Farm Happenings at Ecosystem Farm
Back to Farm Happenings at Ecosystem Farm

Growings On 9/23/19

Posted on September 23rd, 2019 by Kirsten Simmons

Banana leaves!  Bamboo!  Steeped tea leaves!

When I'm not prepping rows or planting fall crops, I find myself spending a lot of time thinking about decomposition.  Specifically, the ingredients I can find locally to create diverse compost piles which then lead to soil with a diversity of microorganisms.

When it comes to saving this planet, the key isn't going to be scientific breakthroughs or geoengineering techniques.  It'll be diversity - the diversity of organisms thriving below the soil's surface and the diversity of plants and animals thriving on top.  

Soil has the ability to sequester all the carbon we emit and then some.  When scientists rank places we can stash the extra carbon we've carelessly thrown into the atmosphere, soil is far and away in the top spot, followed by oceans and trees.

The problem is that most of what is beneath our feet is dirt.  What's the difference?  Dirt is dead, soil is alive.

I've looked at many of Atlanta's agricultural soils under a microscope.  There's not much to them.  A smattering of organic matter, a handful of bacteria.  Thriving soils are a pulsing jungle gym of life - fungi sending mycelium across the view, amoebas oozing along, nematodes undulating past, flagellates bumbling and ciliates zooming through clouds of bacteria.  

My goal is to create compost using local ingredients that is pulsing with that life.  To make it consistently, through all seasons.  And then to use that compost to seed that life into my dirt, so that the plants can work with all the organisms to get the nutrients they need.  

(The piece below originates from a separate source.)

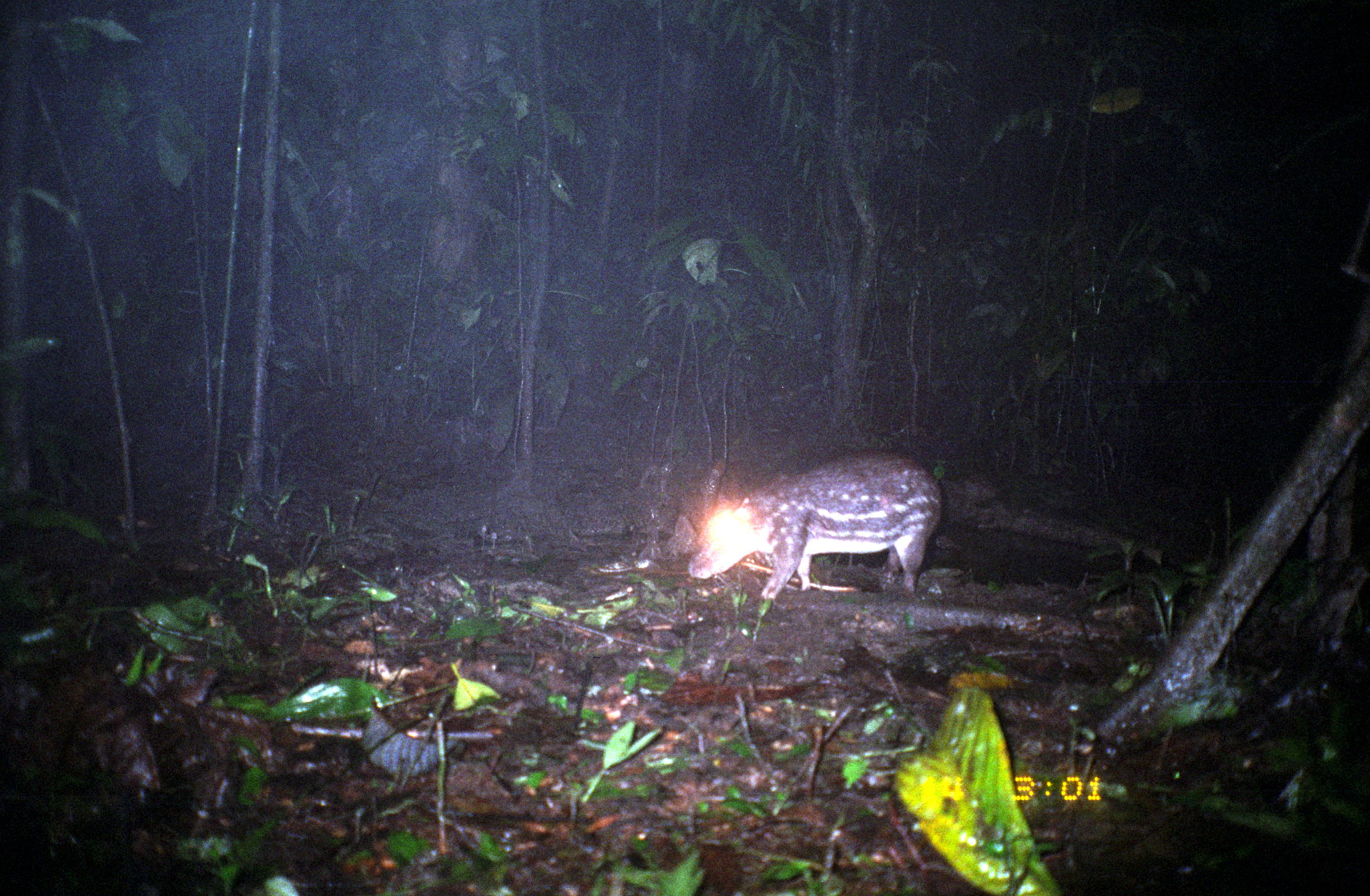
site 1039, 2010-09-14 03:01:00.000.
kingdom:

So I spend my days pulling weeds and pondering banana leaves and whether their waxy surfaces will delay decomposition for enough time to allow the leaves to power decomposition through the middle stages of a pile.  I wonder at the carbon to nitrogen ratios of various growth stages of bamboo, and consider whether a consumer level wood chipper could handle grinding the poles into small pieces so as to increase surface area for microbes to go to work.  

I hope to come out of this winter having made 100 piles, and go into spring using those piles to seed life into my soils.